Grind também é alegria!
A agonia sonora transmite uma identificação sem palavras; o tremor do corpo diz por si só. Sensações talvez estranhas e inusitadas quando ditas fruto de vozes caóticas e indecifráveis, se julgadas consequência da intensidade que uma simples (não que isso seja pouco, porque não é) banda pode transmitir. É uma perspectiva completamente pessoal, mas forço o questionamento a quem já viu de perto: como explicar o DER?
DER, Verdurada, 2009.
Pra muita gente é só barulho, pra outros tantos é uma máquina humanamente desumana de produzir blast beat, mas pra mim soa próximo da agonia e do espasmo que as cicatrizes da vida espalham pelo corpo de quem sofre, seja lá qual for a dimensão ou o porquê do seu sofrimento. Não é só a explosão de decibéis, não é só velocidade, não são só quatro amigos querendo tocar rock; é um grito agonizante que clama por justiça e igualdade, mas, por entender a deplorável natureza humana, não espera absolutamente nada em troca. “O que fazer? O que fazer? Com nós mesmos, o que fazer?”, são as frases que desfecham a música “Mar de Pequenas Cobras”, um tiro sobre a angústia que a insegurança e a falta de perspectiva trazem a quem estagnou pela sucessão de memórias amargas. E olha que nem é preciso entender a letra pra se dar conta disso; quem já viu ao vivo que diga, o quão comovente é a “performance” espontaneamente doentia, asfixiante, negativa, densa e terrivelmente introspectiva do vocalista Thiago Nascimento, e que diga mais, sobre o quanto essa vista é impactante e pesada. Não agrada, não faz rir (talvez o cofrinho te faça, mas isso é o de menos), te agride e faz pensar sobre o que ocupa aquela mente enquanto dominada por um microfone na mão. A personificação da raiva de espírito e mais um pouco é o meu palpite.

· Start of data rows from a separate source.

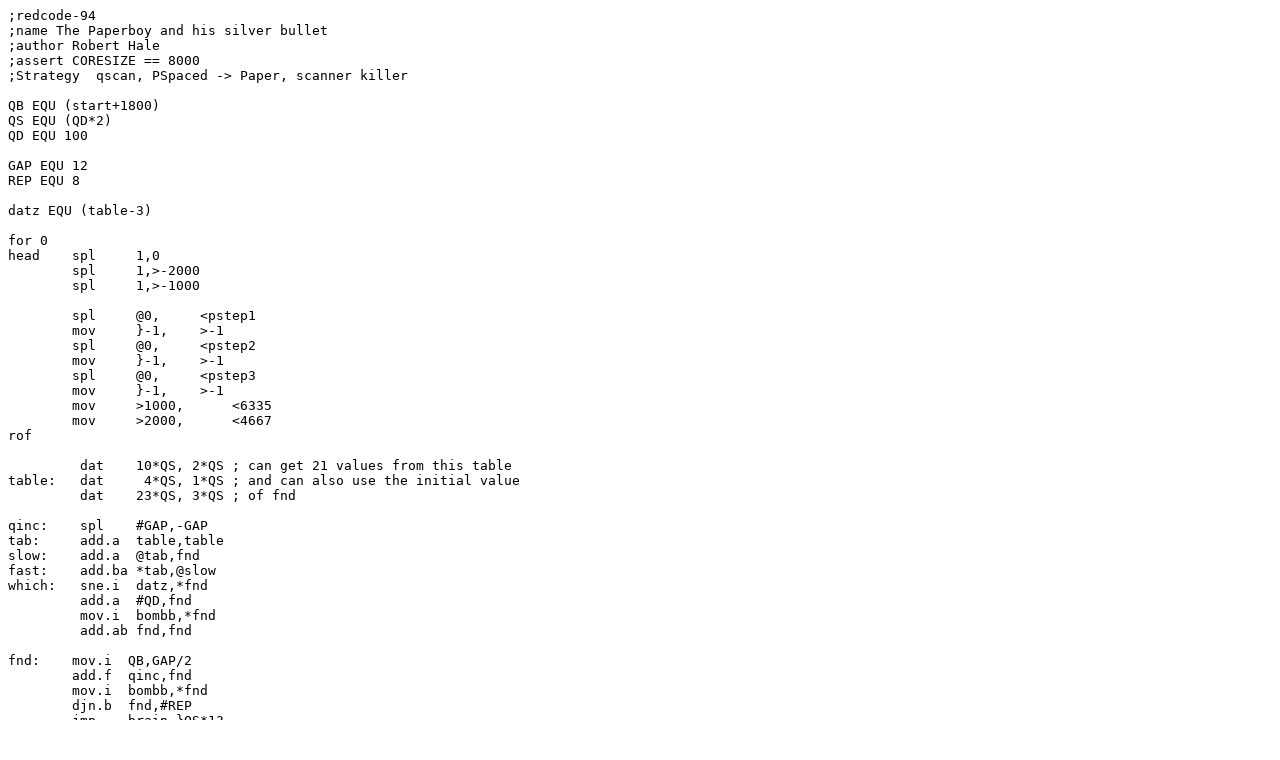

--- FILE ---
content_type: text/plain; charset=UTF-8
request_url: http://www.koth.org/planar/rc/ThePaperboyandhissilverbullet.txt
body_size: 4004
content:
;redcode-94
;name The Paperboy and his silver bullet
;author Robert Hale
;assert CORESIZE == 8000
;Strategy  qscan, PSpaced -> Paper, scanner killer

QB EQU (start+1800)
QS EQU (QD*2)
QD EQU 100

Já presenciei o espetáculo do horror por 5 vezes, e é sempre o mesmo sentimento indecifrável, a mesma loucura transbordando em choro, arrepios e mais arrepios. Outro agravante (e que agravante!) é a presença do Barata, o que não desvaloriza os outros três mas sobressai porque é o maior prazer do mundo ver o cara tocar. É um show a parte, estimula meu misto de prazer com desconforto, porque é tanta coisa feita com uma dimensão de técnica e facilidade que espanta. Nesses 5 que vi fui dar um aperto de mão no cara, sempre com aquela impressão meio demente de “caralho, esse sujeito é de verdade?”, e não só era, como se mostrava muito humilde e tranquilo. Gente da gente.
Bom, toda excreção de sentimento por uma banda de barulheira tem motivo: ouvi mais cedo, umas três vezes seguidas, o lado do DER no split com o Aberrant. Já havia ouvido uma vez, mas acho que não tava no clima pra perceber a dimensão do problema. Escrevo besteira como desabafo, um desabafo de gratidão que não chega o mínimo à altura do que essa banda simboliza pra mim, mas que é o meu único meio de dizer um muito obrigado com mais intensidade e afeto. “Quando a esperança desaba” foi um disco que mudou minha vida, assim como ver o DER ao vivo também mudou muita coisa em mim, desde o Júlio baterista até, principalmente, o Júlio pessoa. Odeio ter que trabalhar, odeio servidão, odeio ter que sofrer e odeio ter que lutar contra tudo isso sem muita perspectiva, mas agradeço pelo prazer ao ódio que sinto quando escuto/presencio algo tão intenso assim.